Symbian today said it had received a major cash influx from the European Commission as part of a continent-wide project. The Artemis Joint Technology Initiative has given the mobile OS developer 22 million euros ($30.8 million) to develop the SYMBEOSE consortium, or Symbian -- the Embedded Operating System for Europe. The group should streamline creating Symbian devices and giving them "new core platform capabilities," such as cloud computing and multi-core processing.
About 24 companies are involved in the group and include carriers, electronics companies, integrators and phone-focused designers. Projects will be broken up into smaller teams and will all be open-source.
The motivation for the sudden project wasn't directly stated, but the money came just as leaks were beginning to emerge of serious financial trouble at Symbian that could have led to its collapse. It faced the sudden departure of its leader just last month and has been rumored on the verge of shutting down as its CFO may have taken over only to wind things down. Officials haven't confirmed the motivations, though executive director Lee Williams publicly explained it as "personal reasons."

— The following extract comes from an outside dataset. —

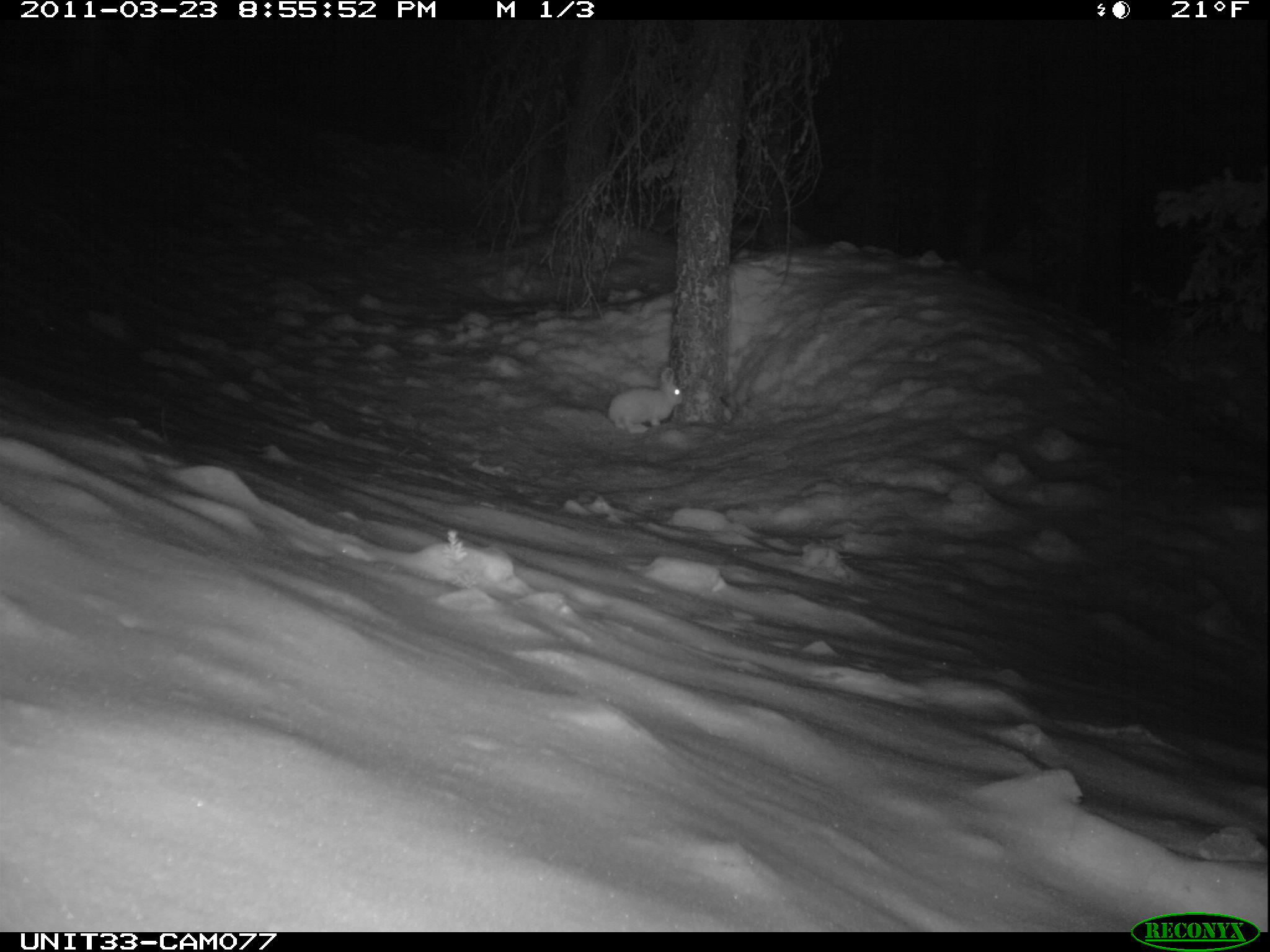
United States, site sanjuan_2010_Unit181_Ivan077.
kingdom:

The organization has seen a rash of both official and unofficial defections from its member ranks as companies have given up on using the Symbian platform for their devices. Sony Ericsson has no plans to support Symbian after the Vivaz series leaves shelves, and Samsung is formally qutting development at the end of 2010. Only Nokia remains as a major supporter of Symbian, but it's partly switching away on its own as its high-end Nseries phones and its tablets will use the new MeeGo platform instead.
Symbian has faced criticism for being slow to adapt to competitors. It added touch support only in late 2008, a year and half after Apple and HTC had begun popularizing touchscreen smartphones, and only brought in multi-touch and simplified phone settings earlier this year with the launch of Symbian^3 phones like the N8.